4. Optional: Deploy a new queue manager with the configuration to access the IBM MQ Console.
   1. Create your queue manager.
      Set the authentication and authorization providers to manual and supply the newly created ConfigMap mqwebuserconfigmap though one of the following options:

      • Option 1: Through the queue manager YAML
        For deployments on Red Hat OpenShift, add the following code under the web section of the queue manager YAML:

        ...
        web:
            enabled: true
            console:
              authentication:
                provider: manual
              authorization:
                provider: manual
            manualConfig:
              configMap:
                name: mqwebuserconfigmap

        For deployments on Amazon EKS, add the following code under the web section of the queue manager YAML:

        ...
        web:
          enabled: true
          console:
            authentication:
              provider: manual
            authorization:
              provider: manual
          manualConfig:
            configMap:
              name: mqwebuserconfigmap
          route:
            enabled: false

        spec.web.route.enabled is set to false because it is a Red Hat OpenShift specific feature that is enabled by default. This feature must be disabled explicitly on Amazon EKS.
      • Option 2: Through the OpenShift console Form view:
        1. On the OpenShift console, select Operators > Installed Operators.
        2. Select your deployment of the IBM MQ Operator.
        3. Select Queue Manager and click Create QueueManager.
        4. Select the relevant options for your queue manager.
        5. Select Web and set Enable web server to true.
        6. Open the Advanced configuration list box.
        7. Under the Console list box, set the provider for both Authentication and Authorization to manual.
        8. Open the Configuration list box.
        9. Open the ConfigMap list box and select the ConfigMap mqwebuserconfigmap that was created in step 3.
        10. Click Create.

      You can now access the IBM MQ Console of your new queue manager through the credentials specified in the ConfigMap created in step 3.

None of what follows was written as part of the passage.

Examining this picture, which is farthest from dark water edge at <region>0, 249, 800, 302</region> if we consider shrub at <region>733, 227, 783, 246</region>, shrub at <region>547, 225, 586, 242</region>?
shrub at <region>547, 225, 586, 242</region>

5. Optional: Apply configuration that enables the IBM MQ Console for an existing queue manager.

   There are two options for applying the configuration:

   • Option 1: by using the CLI

     OCP: oc edit qmgr <QUEUEMANAGER_NAME>

     EKS: kubectl edit qmgr <QUEUEMANAGER_NAME>

   • Option 2: OCP users, by using the OCP console

     1. On the Red Hat OpenShift console, select Operators > Installed Operators.
     2. Select your deployment of the IBM MQ Operator.
     3. Select Queue Mananger and select the name of your queue manager.
     4. Select YAML.
     5. Edit the YAML and click Save
   • For both options, replace the existing web section of the queue manager YAML with the following code:
     For deployments on Red Hat OpenShift:

     ...
     web:
         enabled: true
         console:
           authentication:
             provider: manual
           authorization:
             provider: manual
         manualConfig:
           configMap:
             name: mqwebuserconfigmap

     For deployments on Amazon EKS:

     ...
     web:
       enabled: true
       console:
         authentication:
           provider: manual
         authorization:
           provider: manual
       manualConfig:
         configMap:
           name: mqwebuserconfigmap
       route:
         enabled: false

     spec.web.route.enabled is set to false because it is a Red Hat OpenShift specific feature that is enabled by default. This feature must be disabled explicitly on Amazon EKS.
6. Amazon EKS deployments only: Configure an Ingress to connect to the IBM MQ Console.
   Follow the steps in Configuring Ingress to connect to a queue manager IBM MQ Console and IBM MQ Operator REST API from outside an Amazon EKS cluster.